So this kind of thinking really irks me. I don't mean to take this out on you (I heart you Dan)What's happening in Italy and Spain is awful. NYC is seeing some of that as well, as Covid-19 ravages the aged.
Just a little perspective though (from the CDC):
From April 12, 2009 to April 10, 2010, CDC estimated there were 60.8 million cases (range: 43.3-89.3 million), 274,304 hospitalizations (range: 195,086-402,719), and 12,469 deaths (range: 8868-18,306) in the United States due to the (H1N1)pdm09 virus.
Current US is ~1,300.
Current flu deaths for this season is >25,000.
Additionally, CDC estimated that 151,700-575,400 people worldwide died from (H1N1)pdm09 virus infection during the first year the virus circulated.**
Current worldwide is <30K.
Yes, it's a pandemic and it's a terrible thing, but we are still well below where the flu has taken us already every year for as long as people can remember.

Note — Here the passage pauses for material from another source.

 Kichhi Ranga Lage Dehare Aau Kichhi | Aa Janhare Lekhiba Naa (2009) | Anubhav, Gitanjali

So I too keep going back and forth on the current response to Covid in the US. It seems awfully drastic to tank the economy over a few deaths, but China did the same thing as is every country that gets it. I’ve never seen a disease spread so effortlessly with horrific, yet probably acceptable results by the time it’s all over. Like Nacho, I did not even realize swine flu was in the US and certainly did not witness a panick.Another thing to remember is that the (bulk of the) people dying from CVD are those who would die from any serious illness they contract. They are the elderly and the immunocompromised. This is very much true in Italy (thus its huge numbers - look up the demographics of the areas hardest hit there) and it is true here as well (look at the facilities and neighborhoods hardest hit here). What CVD brings to the table is significantly higher virulence and no vaccine as of yet (flu does). If we can keep it away from the soft targets such as elder communities, nursing homes and chronic care hospitals, it is actually not that harmful to the greater population. Even less so by some accounts than the regular or H1N1 flu.

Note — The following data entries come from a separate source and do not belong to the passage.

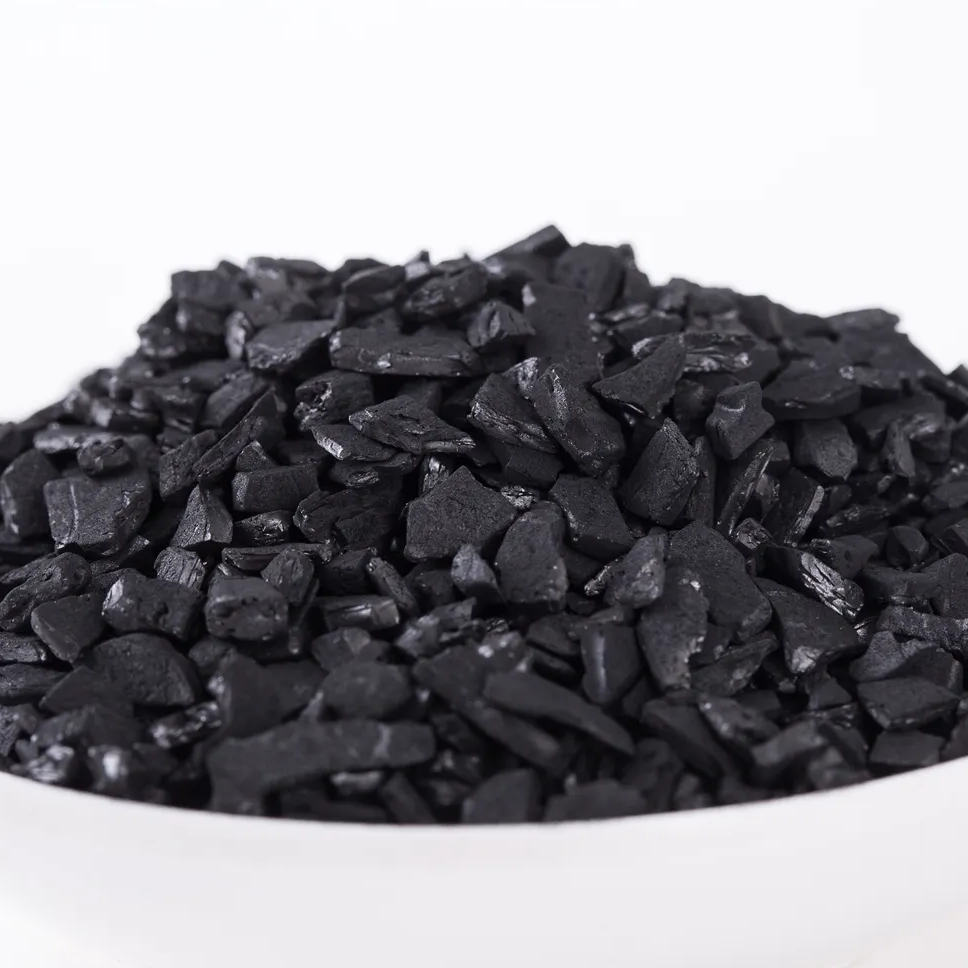 Product Introduction: Yihang Brand Granular Activated Carbon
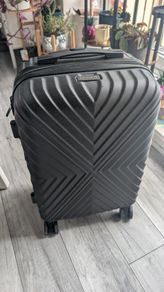 Hand Luggage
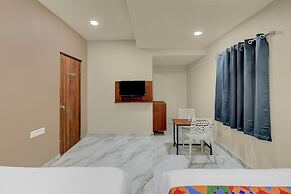 Fabhotel Larana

Do we need to take precautions for the sake of the most at risk? Absolutely. Should we tank the economy indefinitely and double our debt for it? As of now, there is not enough data to say that is even close to necessary to protect the lives of the vast vast majority of the people. Let's not get into the anecdotal stuff. People can have undiagnosed compromised systems. Yes, some younger people have died, but without full autopsies, there's no way to know if it was actually an underlying heart or lung condition that something else would just as easily exacerbated.
My feeling is that we should - now that everybody has gotten a dose of reality and has hopefully picked up some good hygiene habits - start to step back from the full shutdown to start allowing the healthy to begin to return to their workplaces and begin living their lives again, particularly in the places that are far from being hot zones. People need to make money to pay their rent/mortgage, buy food and live their lives.

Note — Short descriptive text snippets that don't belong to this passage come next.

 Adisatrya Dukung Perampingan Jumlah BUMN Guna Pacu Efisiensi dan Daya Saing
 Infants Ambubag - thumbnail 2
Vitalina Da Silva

Certainly smaller places are lagging, but they will also have much smaller peaks from having a longer heads-up to prepare (and from our natural state of social distancing). It's not that smaller places aren't taking things seriously, it's just that most of them don't have a ton of gatherings to begin with. We have no subway system, and there were no scheduled Fish concerts. When they've already eliminated school, church, little-league, and restaurants, that's 97% of small town social activity. There's little left to cut back on, so might as well let people continue to live and "be smart, stay apart" ...or something like that.My feeling is things will be on the mend by May, but April is going to suck in a lot of smaller places that aren't taking things seriously now. The big cities will flare up, but they have enough resources and publicity to get a handle on it after a week or two.